● **Short exercise**: Can you rewrite every line of the records below as a Markdown table with the columns Row and Line, numbering each line in Row, skipping blank lines, and leaving the pictures out?

● **Stored rows**:
"""

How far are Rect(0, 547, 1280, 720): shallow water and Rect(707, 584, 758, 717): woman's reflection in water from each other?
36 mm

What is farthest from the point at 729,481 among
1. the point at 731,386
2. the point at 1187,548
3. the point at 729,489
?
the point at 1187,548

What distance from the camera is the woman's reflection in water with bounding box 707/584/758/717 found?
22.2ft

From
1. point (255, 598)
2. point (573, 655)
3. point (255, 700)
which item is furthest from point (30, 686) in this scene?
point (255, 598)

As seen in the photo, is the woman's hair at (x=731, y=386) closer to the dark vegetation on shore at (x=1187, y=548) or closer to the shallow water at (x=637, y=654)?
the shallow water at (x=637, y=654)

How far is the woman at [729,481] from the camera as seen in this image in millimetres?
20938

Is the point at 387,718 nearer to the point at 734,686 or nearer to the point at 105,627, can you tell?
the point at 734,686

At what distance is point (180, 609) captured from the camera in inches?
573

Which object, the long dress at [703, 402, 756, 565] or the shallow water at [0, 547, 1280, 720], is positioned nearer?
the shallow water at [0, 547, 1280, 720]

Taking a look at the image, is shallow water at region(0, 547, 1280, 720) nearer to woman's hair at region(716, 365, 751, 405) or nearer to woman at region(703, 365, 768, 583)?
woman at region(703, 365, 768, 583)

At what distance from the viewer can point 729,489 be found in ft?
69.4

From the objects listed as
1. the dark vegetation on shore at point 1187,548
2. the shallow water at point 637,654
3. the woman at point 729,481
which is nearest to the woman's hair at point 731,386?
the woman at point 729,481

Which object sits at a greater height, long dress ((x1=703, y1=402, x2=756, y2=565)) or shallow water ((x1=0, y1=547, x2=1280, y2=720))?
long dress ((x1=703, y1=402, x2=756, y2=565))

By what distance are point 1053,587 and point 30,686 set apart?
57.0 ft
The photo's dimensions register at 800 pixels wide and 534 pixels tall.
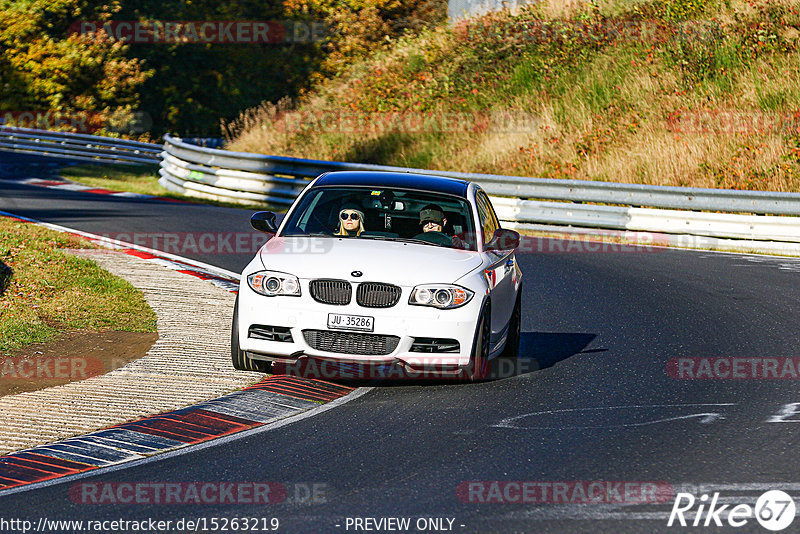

"""

● **Answer to this problem**:
| Row | Line |
|---|---|
| 1 | How far are Rect(0, 547, 1280, 720): shallow water and Rect(707, 584, 758, 717): woman's reflection in water from each other? |
| 2 | 36 mm |
| 3 | What is farthest from the point at 729,481 among |
| 4 | 1. the point at 731,386 |
| 5 | 2. the point at 1187,548 |
| 6 | 3. the point at 729,489 |
| 7 | ? |
| 8 | the point at 1187,548 |
| 9 | What distance from the camera is the woman's reflection in water with bounding box 707/584/758/717 found? |
| 10 | 22.2ft |
| 11 | From |
| 12 | 1. point (255, 598) |
| 13 | 2. point (573, 655) |
| 14 | 3. point (255, 700) |
| 15 | which item is furthest from point (30, 686) in this scene? |
| 16 | point (255, 598) |
| 17 | As seen in the photo, is the woman's hair at (x=731, y=386) closer to the dark vegetation on shore at (x=1187, y=548) or closer to the shallow water at (x=637, y=654)? |
| 18 | the shallow water at (x=637, y=654) |
| 19 | How far is the woman at [729,481] from the camera as seen in this image in millimetres? |
| 20 | 20938 |
| 21 | Is the point at 387,718 nearer to the point at 734,686 or nearer to the point at 105,627, can you tell? |
| 22 | the point at 734,686 |
| 23 | At what distance is point (180, 609) captured from the camera in inches? |
| 24 | 573 |
| 25 | Which object, the long dress at [703, 402, 756, 565] or the shallow water at [0, 547, 1280, 720], is positioned nearer? |
| 26 | the shallow water at [0, 547, 1280, 720] |
| 27 | Taking a look at the image, is shallow water at region(0, 547, 1280, 720) nearer to woman's hair at region(716, 365, 751, 405) or nearer to woman at region(703, 365, 768, 583)? |
| 28 | woman at region(703, 365, 768, 583) |
| 29 | At what distance from the viewer can point 729,489 be found in ft? |
| 30 | 69.4 |
| 31 | From the objects listed as |
| 32 | 1. the dark vegetation on shore at point 1187,548 |
| 33 | 2. the shallow water at point 637,654 |
| 34 | 3. the woman at point 729,481 |
| 35 | which is nearest to the woman's hair at point 731,386? |
| 36 | the woman at point 729,481 |
| 37 | Which object sits at a greater height, long dress ((x1=703, y1=402, x2=756, y2=565)) or shallow water ((x1=0, y1=547, x2=1280, y2=720))? |
| 38 | long dress ((x1=703, y1=402, x2=756, y2=565)) |
| 39 | By what distance are point 1053,587 and point 30,686 set apart? |
| 40 | 57.0 ft |
| 41 | The photo's dimensions register at 800 pixels wide and 534 pixels tall. |